This stupid BEEE-YONNN-SAYYYY beeee-atch shot herself in the twat, didn't she? By raging that Jay-Z cheated on her, she's proven that she's NOT SO HOT.
Guyysss black white and inbetween, all say that even if they can't stand her shitty music, SHE is worth fucking. But Jay-Z apparently doesn't think so.
The interesting thing about this is that there's been a media frenzy to find out the real name of "Becky with the good hair," (the clue BEEE dropped in one of her awful songs about making "Lemonade" out of her lemon relationship with huge-headed retard-faced Jay-Z).

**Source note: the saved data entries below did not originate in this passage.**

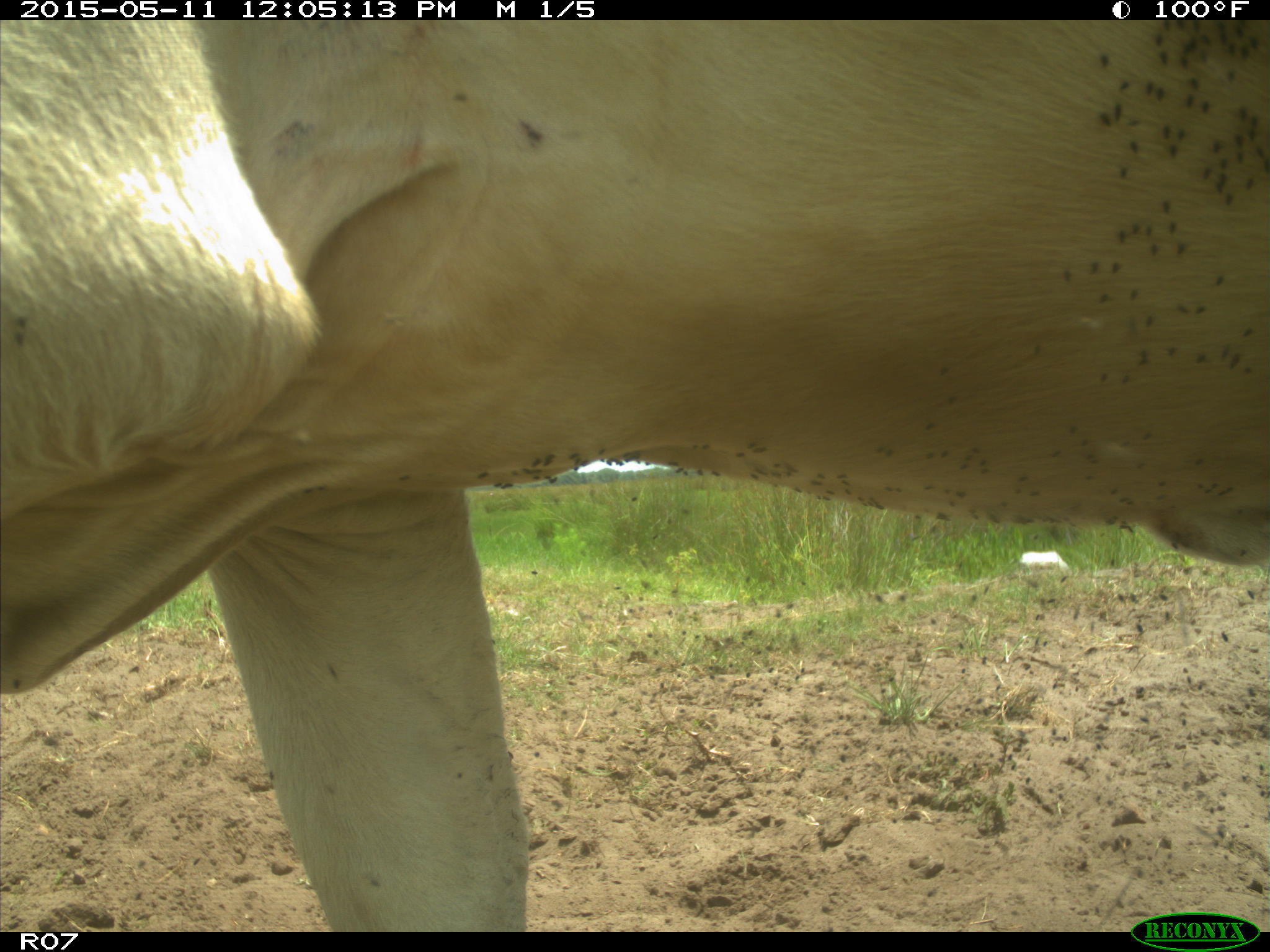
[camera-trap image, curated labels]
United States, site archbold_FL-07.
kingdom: Animalia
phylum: Chordata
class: Mammalia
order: Artiodactyla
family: Bovidae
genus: Bos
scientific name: Bos taurus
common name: domestic cow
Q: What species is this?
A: Bos taurus (domestic cow).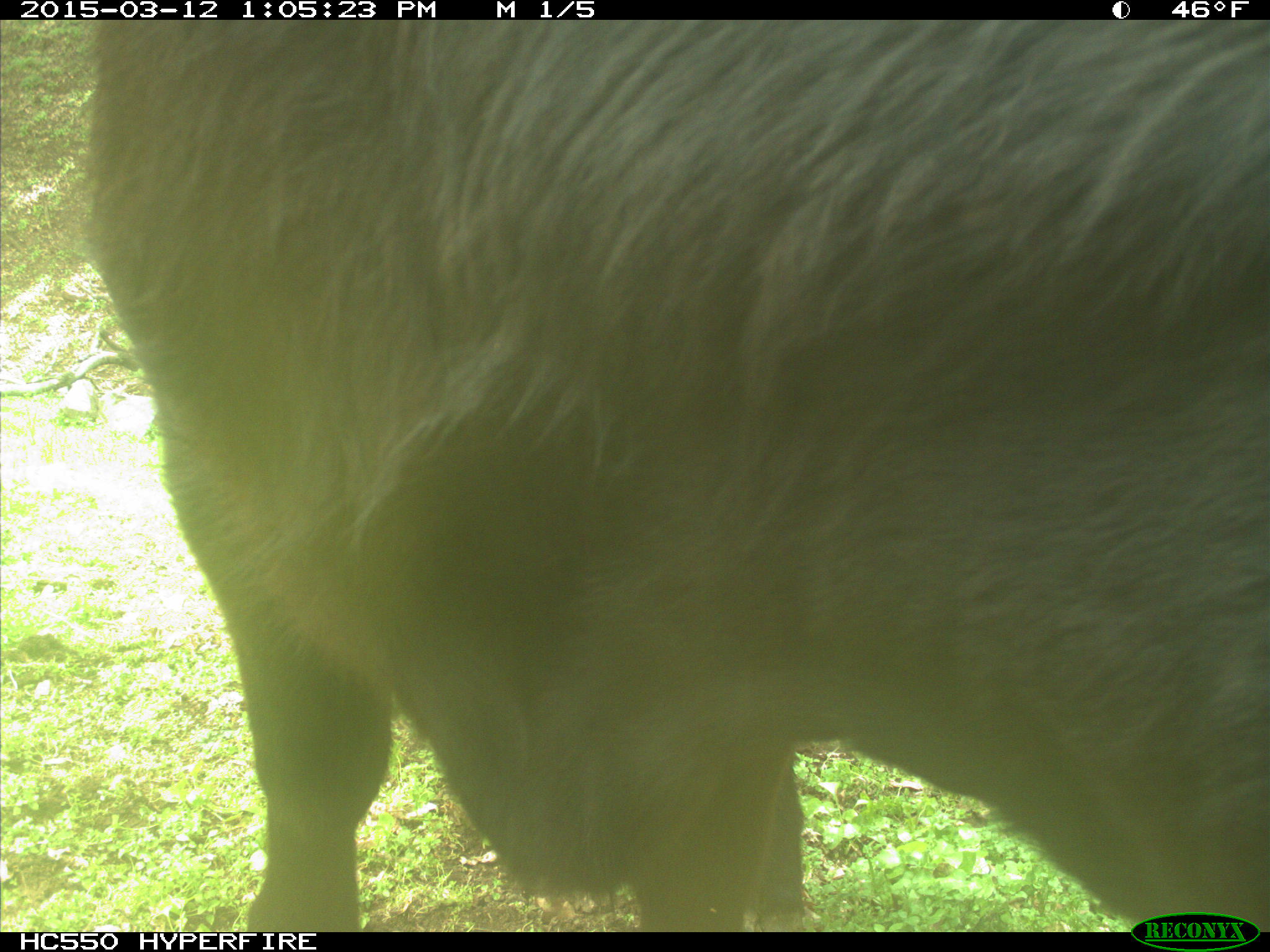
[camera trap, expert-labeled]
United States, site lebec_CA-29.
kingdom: Animalia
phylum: Chordata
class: Mammalia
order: Artiodactyla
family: Bovidae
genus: Bos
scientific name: Bos taurus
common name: domestic cow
Bos taurus (domestic cow).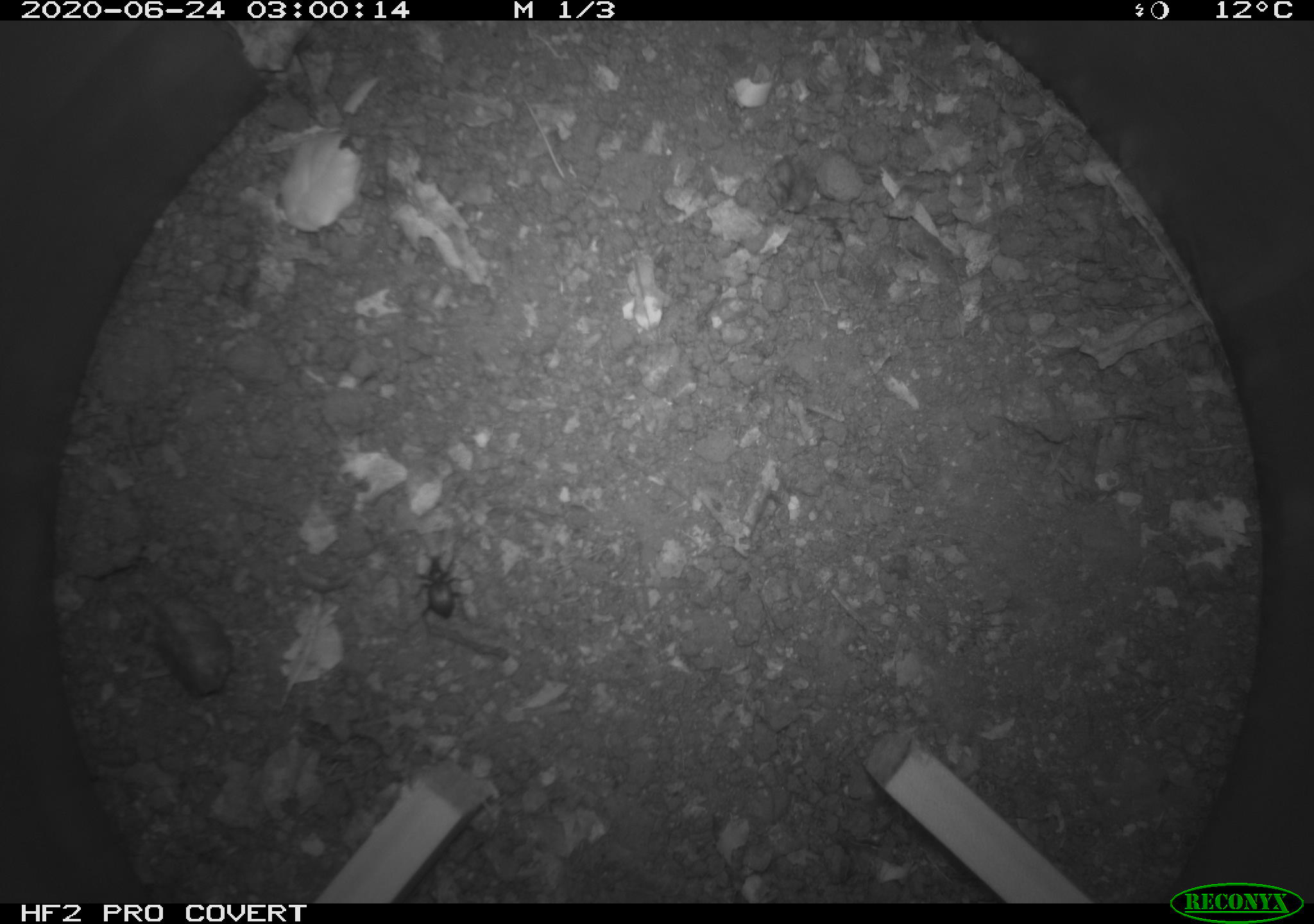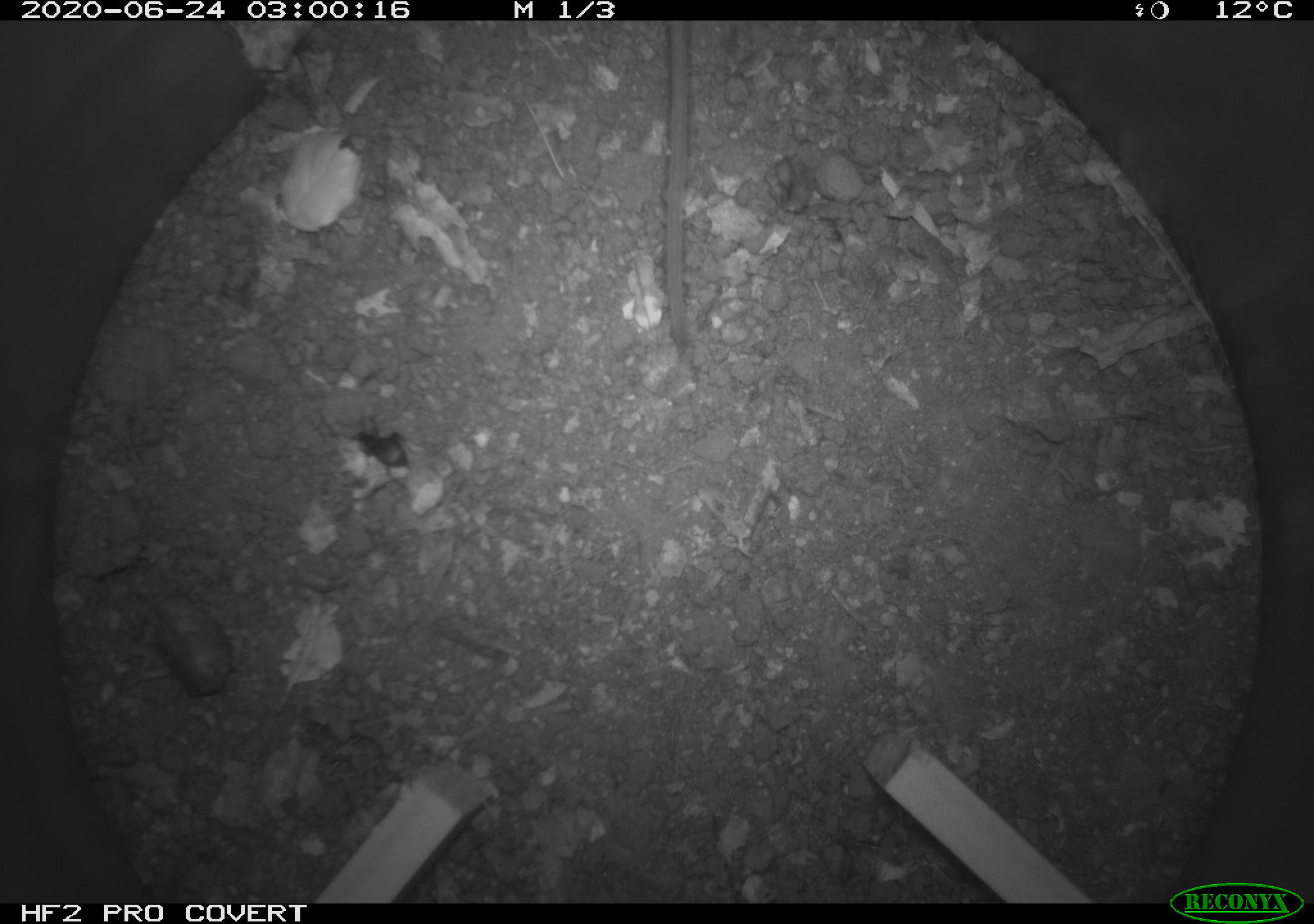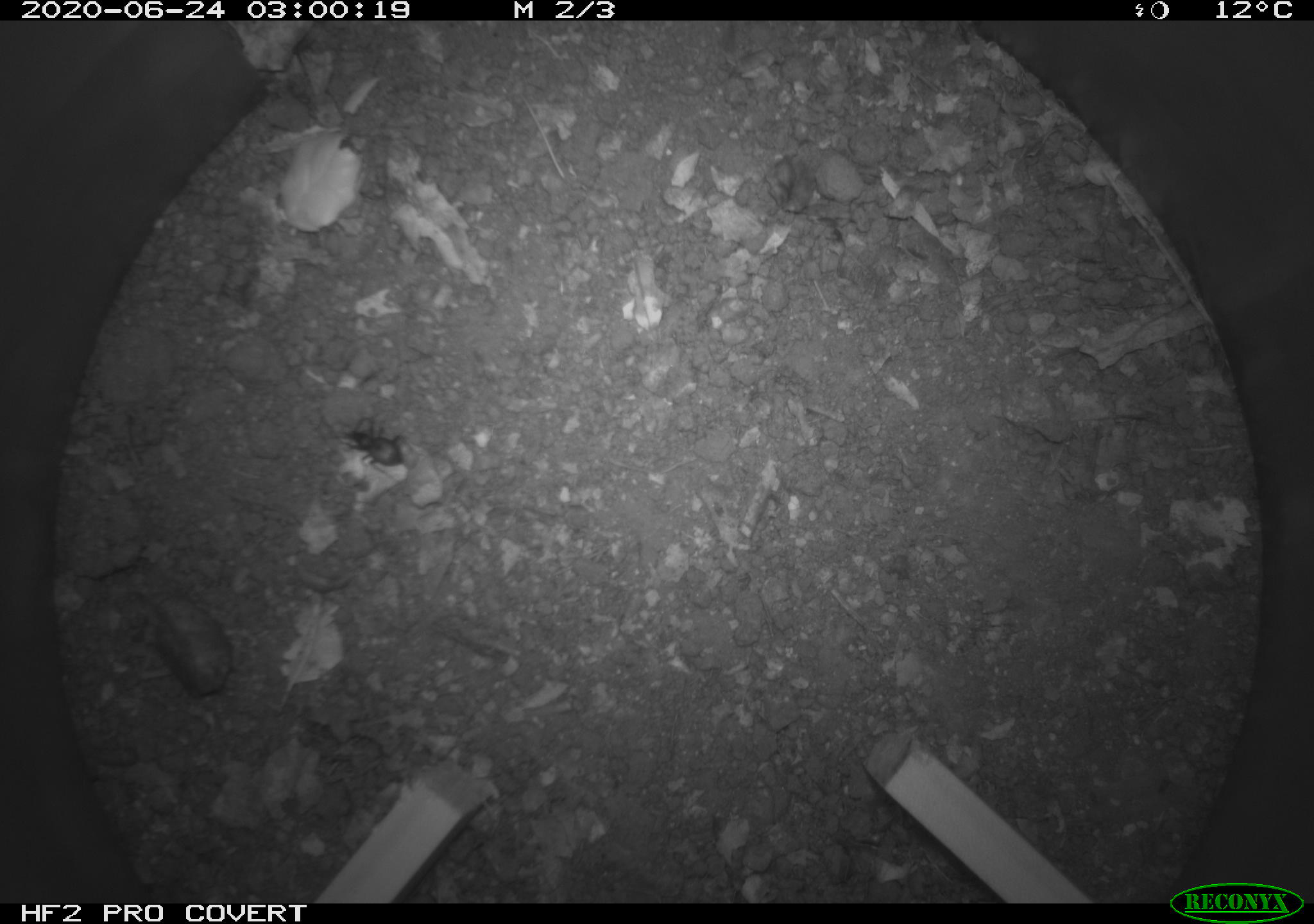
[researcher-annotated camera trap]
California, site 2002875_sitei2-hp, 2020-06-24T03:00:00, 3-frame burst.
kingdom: Animalia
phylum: Arthropoda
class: Insecta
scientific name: Insecta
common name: insect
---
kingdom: Animalia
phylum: Chordata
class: Mammalia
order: Rodentia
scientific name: Rodentia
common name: mouse species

So what's happened? A whole buncha women have happily hinted at being Jay-Z's lover. Others have grinned and posed while neither confirming or denying anything, happy to have the chance of being the next Kardashian and Jenner, famous for nothing.
In comes STEFFANS, with a gross confession that shouldn't even be printed in a "family" newspaper. I mean, Christ, kids and tweens and teens have to read that it's customary, proper and standard behavior to give somebody famous a BLOWJOB??
Black lives matter, y'all.
And BLACK CLASS doesn't seem to exist. Does it?
Who the FUCK proudly contacts newspapers to say, in essence, "I didn't fuck Jay-Z when he was married, but I did give him a blowjob. Does that count? Can I get a feature, with a photo???"
"I lifted my head from his lap, wiped my lips, and knew we'd made a mistake."
Christ, E.L. James couldn't have written something so ridiculous and disgusting.
And who's "WE," lady? I doubt Jay-Z thought it was a mistake to get a blowjob from some idiot bint.
What happened to women's lib, by the way? What happened to equality? She didn't say Jay-Z was wiping his lips after stropping her freshly-shaven labes.
I think we who are NOT Millennials have to be thankful. We didn't grow up with this kind of shit. We may have grown up aware of the bomb, and that there was pollution, but back then, you only saw Arabs in "Lawrence of Arabia," and climate change was about a few hot or cold days and nothing too crazy. And the Grammy awards had Shirley Bassey being classy, not Beyonce and Rihanna being assy.